Le dernier ouvrage de Morten Harry Olsen,
jeune auteur norvégien qui a par ailleurs étudié
la criminologie, la philosophie et l’art
dramatique, met en scène ces deux nouveaux caractères.
D’une part, Tom Sundbye ancien flic retiré des
affaires suite à un passage à tabac d’un
incendiaire relâché s’est reconverti dans l’écriture
de polars à succès. D’autre part, un assassin déterminé
et macabre répète à l’identique ses actes perpétrés
sur le même profil de victimes : de jeunes
femmes, et dans des conditions semblables.
Tom
est ainsi rappelé par son ancien supérieur pour
enquêter sur cette histoire. On lui affecte en même
temps l’intelligente et non-conventionnelle
Vibecke, psychologue et touche-à-tout experte en
informatique. L’étude approfondie des rituels développés
par le tueur fait ressortir un lien évident avec
des coutumes pratiquées dans l’Egypte ancienne,
comme l’embaumement ou l’éviscération de
certains organes.
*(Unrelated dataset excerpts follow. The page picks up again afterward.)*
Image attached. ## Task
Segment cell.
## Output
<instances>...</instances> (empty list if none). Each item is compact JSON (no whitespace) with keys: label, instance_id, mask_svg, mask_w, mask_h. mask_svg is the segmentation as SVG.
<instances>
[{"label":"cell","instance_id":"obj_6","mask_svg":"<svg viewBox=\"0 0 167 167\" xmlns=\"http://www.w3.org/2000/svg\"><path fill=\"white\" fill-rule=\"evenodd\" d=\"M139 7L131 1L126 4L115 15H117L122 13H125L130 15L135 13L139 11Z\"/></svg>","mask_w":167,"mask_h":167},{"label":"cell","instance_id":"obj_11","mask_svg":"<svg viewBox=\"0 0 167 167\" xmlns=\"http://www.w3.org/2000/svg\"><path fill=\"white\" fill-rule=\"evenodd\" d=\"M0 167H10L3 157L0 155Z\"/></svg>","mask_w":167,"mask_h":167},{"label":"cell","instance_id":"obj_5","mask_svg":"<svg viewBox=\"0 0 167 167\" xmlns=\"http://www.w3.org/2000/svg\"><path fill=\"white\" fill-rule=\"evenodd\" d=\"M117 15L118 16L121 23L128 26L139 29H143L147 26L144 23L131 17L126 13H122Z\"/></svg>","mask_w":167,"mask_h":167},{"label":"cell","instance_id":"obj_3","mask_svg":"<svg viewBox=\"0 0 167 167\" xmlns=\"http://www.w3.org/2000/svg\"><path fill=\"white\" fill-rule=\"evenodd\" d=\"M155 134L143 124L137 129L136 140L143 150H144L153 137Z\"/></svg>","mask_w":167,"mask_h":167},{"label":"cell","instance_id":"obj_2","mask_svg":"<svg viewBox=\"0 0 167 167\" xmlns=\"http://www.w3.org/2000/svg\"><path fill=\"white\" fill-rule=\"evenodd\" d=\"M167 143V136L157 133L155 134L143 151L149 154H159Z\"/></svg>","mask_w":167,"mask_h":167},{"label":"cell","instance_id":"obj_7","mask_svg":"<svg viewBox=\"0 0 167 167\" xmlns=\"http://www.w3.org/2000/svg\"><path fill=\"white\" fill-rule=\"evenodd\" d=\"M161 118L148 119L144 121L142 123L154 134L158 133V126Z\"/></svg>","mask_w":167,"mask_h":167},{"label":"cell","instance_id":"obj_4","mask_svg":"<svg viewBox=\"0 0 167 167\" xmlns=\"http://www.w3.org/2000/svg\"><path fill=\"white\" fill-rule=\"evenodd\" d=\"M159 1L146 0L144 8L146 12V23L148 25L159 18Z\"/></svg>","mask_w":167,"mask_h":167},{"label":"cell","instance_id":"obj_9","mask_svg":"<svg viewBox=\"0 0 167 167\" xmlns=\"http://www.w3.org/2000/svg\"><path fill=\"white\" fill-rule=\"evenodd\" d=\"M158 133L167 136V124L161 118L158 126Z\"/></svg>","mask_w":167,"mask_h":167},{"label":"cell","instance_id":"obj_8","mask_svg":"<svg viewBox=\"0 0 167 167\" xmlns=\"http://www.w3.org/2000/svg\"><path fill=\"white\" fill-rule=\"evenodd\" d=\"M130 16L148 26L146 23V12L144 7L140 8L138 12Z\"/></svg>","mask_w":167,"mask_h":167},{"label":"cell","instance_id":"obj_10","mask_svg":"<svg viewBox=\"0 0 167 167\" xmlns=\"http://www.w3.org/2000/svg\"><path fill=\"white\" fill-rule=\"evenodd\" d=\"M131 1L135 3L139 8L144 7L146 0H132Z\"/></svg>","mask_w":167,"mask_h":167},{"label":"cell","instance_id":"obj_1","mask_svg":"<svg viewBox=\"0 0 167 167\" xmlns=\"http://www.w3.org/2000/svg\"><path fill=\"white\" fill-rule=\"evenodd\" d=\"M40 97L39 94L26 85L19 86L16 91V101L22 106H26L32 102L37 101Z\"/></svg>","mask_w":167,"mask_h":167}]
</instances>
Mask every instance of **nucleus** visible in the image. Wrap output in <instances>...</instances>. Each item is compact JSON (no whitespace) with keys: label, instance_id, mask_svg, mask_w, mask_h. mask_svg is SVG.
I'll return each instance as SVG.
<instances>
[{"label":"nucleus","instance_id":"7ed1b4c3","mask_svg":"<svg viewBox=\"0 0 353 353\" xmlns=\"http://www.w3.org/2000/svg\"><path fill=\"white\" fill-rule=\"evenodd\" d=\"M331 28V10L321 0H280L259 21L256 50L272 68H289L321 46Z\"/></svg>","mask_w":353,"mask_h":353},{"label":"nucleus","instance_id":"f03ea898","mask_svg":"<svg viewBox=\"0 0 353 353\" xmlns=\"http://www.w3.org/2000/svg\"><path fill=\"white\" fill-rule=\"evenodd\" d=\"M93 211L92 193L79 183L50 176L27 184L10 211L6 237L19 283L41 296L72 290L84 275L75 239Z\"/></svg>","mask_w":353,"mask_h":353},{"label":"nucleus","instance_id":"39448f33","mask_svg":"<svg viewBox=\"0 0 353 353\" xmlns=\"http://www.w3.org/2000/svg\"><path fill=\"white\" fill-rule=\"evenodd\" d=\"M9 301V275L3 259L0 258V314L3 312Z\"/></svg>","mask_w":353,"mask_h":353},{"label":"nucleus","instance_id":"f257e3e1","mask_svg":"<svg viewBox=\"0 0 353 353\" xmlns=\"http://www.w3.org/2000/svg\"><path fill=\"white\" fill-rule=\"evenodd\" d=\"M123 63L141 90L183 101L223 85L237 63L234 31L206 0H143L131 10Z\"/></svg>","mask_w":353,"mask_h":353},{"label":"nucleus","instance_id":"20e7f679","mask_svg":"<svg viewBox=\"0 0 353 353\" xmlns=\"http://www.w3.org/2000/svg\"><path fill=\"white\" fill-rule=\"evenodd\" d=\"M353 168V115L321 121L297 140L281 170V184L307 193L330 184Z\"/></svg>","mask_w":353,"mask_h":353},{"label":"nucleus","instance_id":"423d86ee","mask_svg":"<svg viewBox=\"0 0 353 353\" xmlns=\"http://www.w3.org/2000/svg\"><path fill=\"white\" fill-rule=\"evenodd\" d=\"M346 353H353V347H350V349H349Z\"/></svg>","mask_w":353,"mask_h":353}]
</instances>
Très vite, c’est le mythe d’Isis
et Osiris qui apparaît comme fil conducteur et
raison d’agir du criminel. Dès lors, l’approche
psychologique du tueur se précise, favorisée de
manière inattendue par le concours d’une médium
et d’un agent zélé.
La
relation particulière qui peut se créer entre un
serial killer et le profiler passe essentiellement
par une osmose de pensées et la capacité du second
à se mettre dans la peau du premier. L’aspect
factuel n’est donc pas primordial ou plus précisément
l’élucidation est envisageable grâce à
l’extrapolation purement intellectualisée des
faits et gestes du tueur. Le cérébral l’emporte
de loin sur le physique, la réflexion sur
l’action.
Ce qui explique que le roman de Olsen soit
avant tout un échange de paroles et de
raisonnements dialectiques, essentiellement entre
Tom et Vibecke. C’en est à la fois sa force et sa
faiblesse, car il est effectivement difficile de matérialiser
les méandres du cheminement intellectuel d’un
individu. Autrement dit, l’ennui perce parfois à
la lecture de ce roman, au dénouement faiblard,
comme si l’auteur n’avait su comment le finir.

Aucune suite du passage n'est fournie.